Por Gabriel Martínez, Sr Communications Executive

En estos meses he visto cómo la conversación sobre inteligencia artificial gira casi siempre alrededor de la palabra “automatización”. Parece que la promesa más seductora es producir más, más rápido y con menos esfuerzo. Y sí, eso puede sonar atractivo en los números, pero la verdad es que también es un arma de doble filo.

Cuando automatizamos sin pensar en el propósito detrás, corremos el riesgo de vaciar de sentido lo que hacemos. Es muy fácil caer en la trampa de usar la IA como un atajo: correos genéricos que nadie lee, contenidos que parecen copiados de otros, interacciones con clientes que suenan impersonales. Todo eso termina en un resultado eficiente en apariencia, pero débil en impacto.

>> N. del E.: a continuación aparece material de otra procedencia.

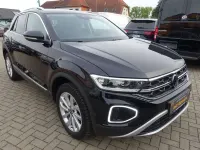 Używany VW T-Roc 150 KM (110 kW) 2023 Czarny SUV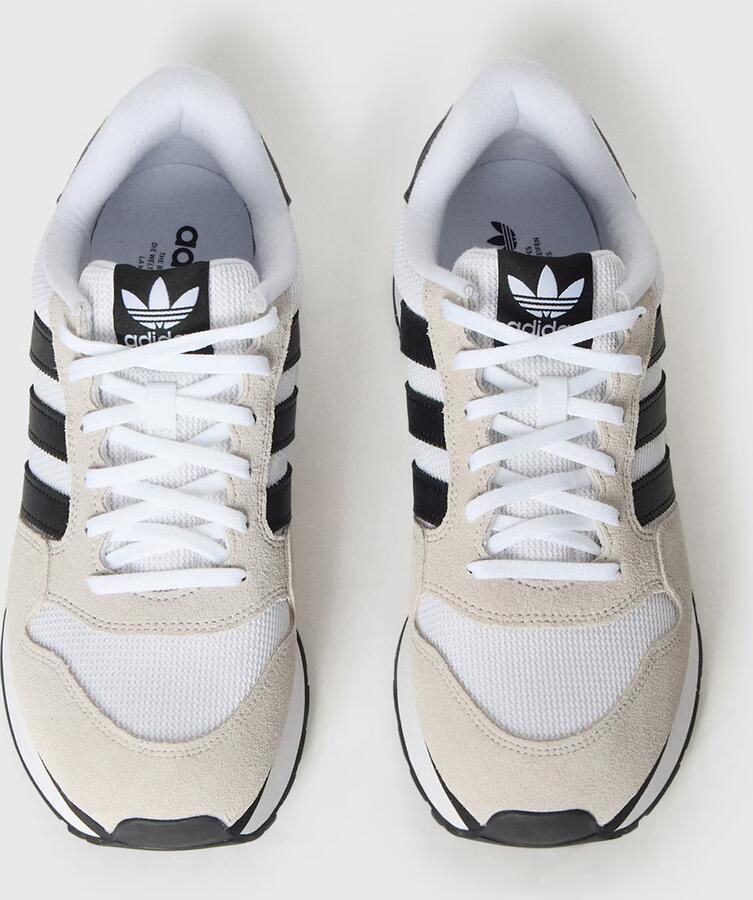ADIDAS ORIGINALS Sneakers laag 'ZX 500' crème zwart wit - Foto 5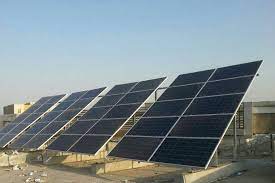 ۳۸ پنل خورشیدی  توسط مددجویان کمیته امداد در رشتخوار راه‌اندازی شد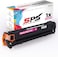 SPS Compatible Toner Cartridges for HP - CE323A 128A   1x Magenta   Yield upto 1,300&nbsp;Pages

Hoy, cualquier persona —sea experta en tecnología o completamente principiante— puede generar en segundos una selfie con Messi en la luna o una foto de Taylor Swift en Marte. Esa democratización es fascinante y, para muchos, el primer paso a un uso exponencial de la IA. El problema es que si nos quedamos solo en esa superficie, lo que obtenemos es volumen, pero no necesariamente valor.

Lo que realmente importa no es la velocidad ni la cantidad, sino la relevancia. La inteligencia artificial debería estar ahí para potenciar la creatividad, para amplificar las ideas, no para sustituirlas. Cada marca, cada comunicación y cada interacción necesita una narrativa que la sostenga, un porqué que conecte. De lo contrario, estamos dejando que la automatización se convierta en ruido.

Creo que el reto no es producir más, sino producir con sentido. La IA es una herramienta valiosa, siempre y cuando recordemos que la tecnología no reemplaza al criterio, ni mucho menos a la empatía. Porque lo que conecta al final no son los procesos automáticos, sino la capacidad de hablarle a las personas de una manera auténtica.